Similarly frustrating and related, is how a M/R job has to submit its whole job jar to the cluster each time. I have a 28MB jar, and a workflow of about 35 dependent M/R jobs (A DAG of them). Towards the end of this chain, the jobs get smaller and smaller in data size (the end ones are joining, augmenting, transforming and sorting data aggregated by the earlier jobs).
Two big things account for more clock time than the 'heavy lifting' work of the initial 'big data' jobs – job submission time and scheduling inefficiencies. The former is related to dependency management.
If the framework could support installing jars into an 'application' classloader space and then jobs reference that space, task latency could be reduced significantly as each job submission would not need to also submit all its dependency jars. In my case, the job jar would probably become a couple hundred K instead of almost 30MB – or even zero K if the jobs could just be stored and called. TaskTracker nodes could cache these application library spaces to reduce job start-up time.
In some ways, the dependency management above is like an application server.
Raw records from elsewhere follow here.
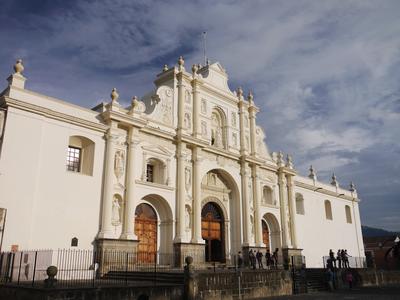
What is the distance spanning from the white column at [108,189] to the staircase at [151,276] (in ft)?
6.93

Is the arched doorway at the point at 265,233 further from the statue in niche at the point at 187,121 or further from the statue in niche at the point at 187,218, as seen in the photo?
the statue in niche at the point at 187,121

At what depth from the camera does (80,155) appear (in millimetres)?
20766

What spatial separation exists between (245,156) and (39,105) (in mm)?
15050

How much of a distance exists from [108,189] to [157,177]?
13.7ft

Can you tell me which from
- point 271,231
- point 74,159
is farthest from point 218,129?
point 74,159

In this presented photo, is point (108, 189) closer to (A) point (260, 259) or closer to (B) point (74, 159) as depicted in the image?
(B) point (74, 159)

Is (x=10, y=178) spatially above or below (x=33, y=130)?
below

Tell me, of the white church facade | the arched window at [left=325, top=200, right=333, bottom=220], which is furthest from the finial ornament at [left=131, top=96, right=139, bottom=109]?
the arched window at [left=325, top=200, right=333, bottom=220]

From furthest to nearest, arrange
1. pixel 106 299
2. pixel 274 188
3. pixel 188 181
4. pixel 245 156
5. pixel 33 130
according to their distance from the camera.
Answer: pixel 274 188, pixel 245 156, pixel 188 181, pixel 33 130, pixel 106 299

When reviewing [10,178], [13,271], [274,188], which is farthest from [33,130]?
[274,188]

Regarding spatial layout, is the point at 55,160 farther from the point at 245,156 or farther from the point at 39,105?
the point at 245,156

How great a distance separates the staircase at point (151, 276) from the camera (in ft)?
52.2

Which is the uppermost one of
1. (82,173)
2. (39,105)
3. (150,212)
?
(39,105)

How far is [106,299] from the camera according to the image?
12688 mm
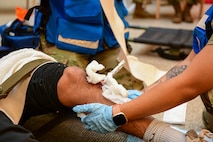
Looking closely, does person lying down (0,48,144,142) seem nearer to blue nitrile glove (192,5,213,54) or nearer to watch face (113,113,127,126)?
watch face (113,113,127,126)

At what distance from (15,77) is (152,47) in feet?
6.16

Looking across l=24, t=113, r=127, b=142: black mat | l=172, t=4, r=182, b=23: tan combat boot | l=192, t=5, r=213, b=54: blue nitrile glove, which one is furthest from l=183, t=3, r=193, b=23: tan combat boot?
l=24, t=113, r=127, b=142: black mat

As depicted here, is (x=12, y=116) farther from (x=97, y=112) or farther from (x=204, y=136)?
(x=204, y=136)

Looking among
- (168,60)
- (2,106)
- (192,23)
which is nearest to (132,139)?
(2,106)

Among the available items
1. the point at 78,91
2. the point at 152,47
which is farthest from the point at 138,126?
the point at 152,47

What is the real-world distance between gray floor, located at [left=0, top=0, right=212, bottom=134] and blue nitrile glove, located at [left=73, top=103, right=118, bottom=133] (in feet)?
2.07

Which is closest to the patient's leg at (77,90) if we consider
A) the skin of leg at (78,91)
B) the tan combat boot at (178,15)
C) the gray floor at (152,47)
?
the skin of leg at (78,91)

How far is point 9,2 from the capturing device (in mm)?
2984

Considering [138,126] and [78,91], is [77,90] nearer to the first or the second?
[78,91]

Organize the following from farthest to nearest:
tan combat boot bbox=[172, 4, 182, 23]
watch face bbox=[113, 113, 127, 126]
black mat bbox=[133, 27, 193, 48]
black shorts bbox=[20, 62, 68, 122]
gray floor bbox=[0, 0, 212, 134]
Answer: tan combat boot bbox=[172, 4, 182, 23]
black mat bbox=[133, 27, 193, 48]
gray floor bbox=[0, 0, 212, 134]
black shorts bbox=[20, 62, 68, 122]
watch face bbox=[113, 113, 127, 126]

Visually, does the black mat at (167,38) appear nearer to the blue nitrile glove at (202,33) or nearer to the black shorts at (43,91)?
the blue nitrile glove at (202,33)

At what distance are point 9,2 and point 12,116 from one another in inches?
83.9

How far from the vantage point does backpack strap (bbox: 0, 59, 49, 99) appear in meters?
1.04

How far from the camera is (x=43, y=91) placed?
1.09 meters
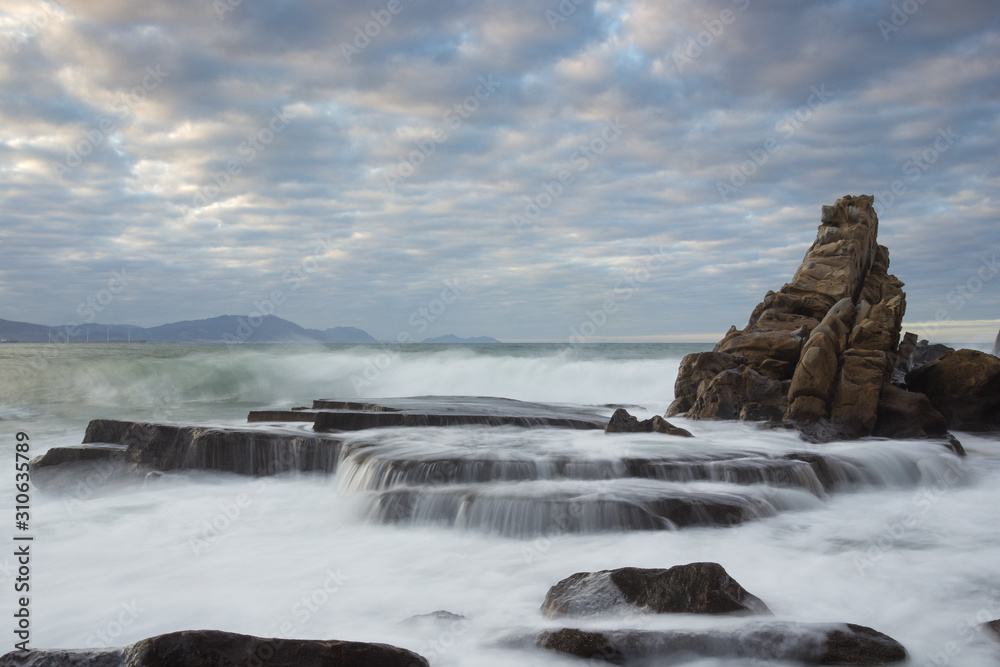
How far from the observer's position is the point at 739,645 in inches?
147

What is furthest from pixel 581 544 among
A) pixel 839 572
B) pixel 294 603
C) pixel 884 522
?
pixel 884 522

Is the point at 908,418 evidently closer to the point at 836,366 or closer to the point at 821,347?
the point at 836,366

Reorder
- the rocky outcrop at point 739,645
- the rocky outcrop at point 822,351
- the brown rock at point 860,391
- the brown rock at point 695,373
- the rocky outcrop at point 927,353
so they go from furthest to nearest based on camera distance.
Result: the rocky outcrop at point 927,353 < the brown rock at point 695,373 < the rocky outcrop at point 822,351 < the brown rock at point 860,391 < the rocky outcrop at point 739,645

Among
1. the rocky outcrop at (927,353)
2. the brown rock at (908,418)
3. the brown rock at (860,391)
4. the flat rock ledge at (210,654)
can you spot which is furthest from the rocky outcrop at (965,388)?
the flat rock ledge at (210,654)

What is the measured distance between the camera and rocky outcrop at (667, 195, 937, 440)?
36.3ft

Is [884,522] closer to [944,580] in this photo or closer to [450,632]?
[944,580]

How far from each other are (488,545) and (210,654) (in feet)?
10.7

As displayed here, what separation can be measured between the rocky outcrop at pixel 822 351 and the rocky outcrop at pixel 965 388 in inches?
30.0

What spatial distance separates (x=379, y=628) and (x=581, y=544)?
2283mm

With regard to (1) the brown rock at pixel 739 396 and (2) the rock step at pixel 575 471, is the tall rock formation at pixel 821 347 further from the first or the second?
(2) the rock step at pixel 575 471

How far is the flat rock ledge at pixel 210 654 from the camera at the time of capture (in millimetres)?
3203

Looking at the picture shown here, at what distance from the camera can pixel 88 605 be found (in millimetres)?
4891

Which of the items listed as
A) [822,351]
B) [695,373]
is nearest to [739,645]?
[822,351]

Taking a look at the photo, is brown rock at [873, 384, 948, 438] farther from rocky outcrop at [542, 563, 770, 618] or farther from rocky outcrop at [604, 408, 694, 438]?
rocky outcrop at [542, 563, 770, 618]
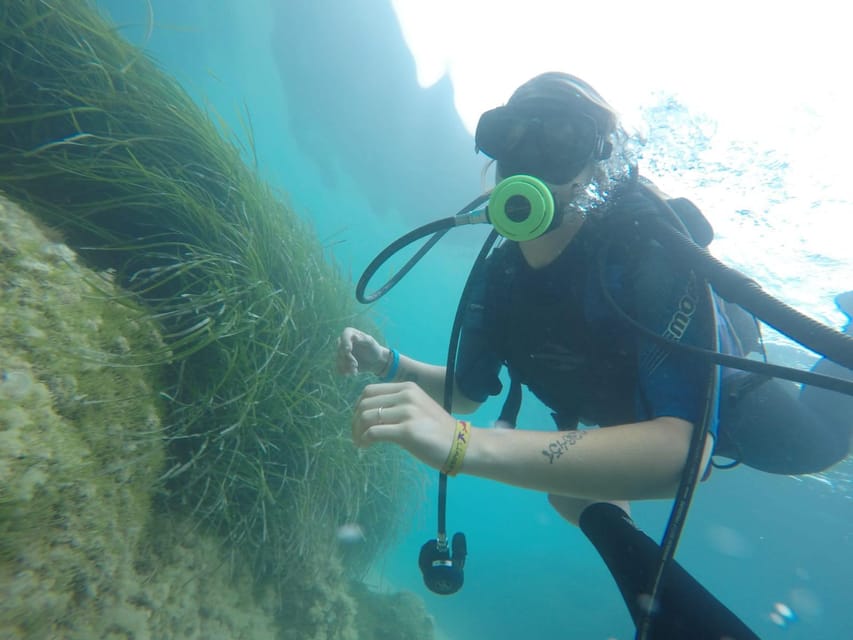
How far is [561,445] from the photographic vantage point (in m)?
0.99

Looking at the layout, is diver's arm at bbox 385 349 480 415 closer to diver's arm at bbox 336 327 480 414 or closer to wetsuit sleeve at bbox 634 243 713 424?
diver's arm at bbox 336 327 480 414

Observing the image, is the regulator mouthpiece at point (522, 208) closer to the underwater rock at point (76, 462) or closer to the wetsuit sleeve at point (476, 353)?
the wetsuit sleeve at point (476, 353)

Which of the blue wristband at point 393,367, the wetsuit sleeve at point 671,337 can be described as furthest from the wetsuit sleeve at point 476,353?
the wetsuit sleeve at point 671,337

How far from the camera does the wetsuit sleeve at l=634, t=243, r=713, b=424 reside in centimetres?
114

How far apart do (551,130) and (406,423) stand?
4.78ft

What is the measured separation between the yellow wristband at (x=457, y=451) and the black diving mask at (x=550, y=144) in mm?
1230

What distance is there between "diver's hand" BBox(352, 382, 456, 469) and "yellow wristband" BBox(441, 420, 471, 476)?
0.04 feet

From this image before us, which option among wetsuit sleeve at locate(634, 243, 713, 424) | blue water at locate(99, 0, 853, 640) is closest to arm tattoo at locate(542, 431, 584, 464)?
wetsuit sleeve at locate(634, 243, 713, 424)

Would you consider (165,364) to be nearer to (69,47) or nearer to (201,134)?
(201,134)

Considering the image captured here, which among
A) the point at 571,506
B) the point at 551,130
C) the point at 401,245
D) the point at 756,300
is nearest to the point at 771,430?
the point at 571,506

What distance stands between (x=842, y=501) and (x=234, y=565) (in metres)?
21.0

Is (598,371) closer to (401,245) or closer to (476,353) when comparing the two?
(476,353)

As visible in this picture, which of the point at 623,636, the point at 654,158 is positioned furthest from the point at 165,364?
the point at 623,636

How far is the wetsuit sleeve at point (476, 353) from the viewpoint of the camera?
2.13 metres
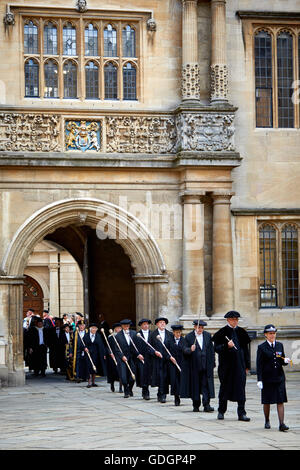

Each 'application' has its own classloader space, and there might be several different jobs available in an 'application' – analogous to several servlets available in a web app. Like an app server, there will probably be a need for a lib directory that is global, one that is exclusive to the framework, and a per-application space.
There are some questions related to static variables related to such classloader partitioning. With shared JVM's across tasks, users expect statics to live from one task to another in the same job. This means the classloader in a JVM corresponds with the Job ID and whether it is a M or R. Per-Job classloaders could enable JVM recycling across jobs in the distant future because disposing of a Job's classloader will free its static variables. That in turn leads to the possibility of future reductions in start-up time and per task costs.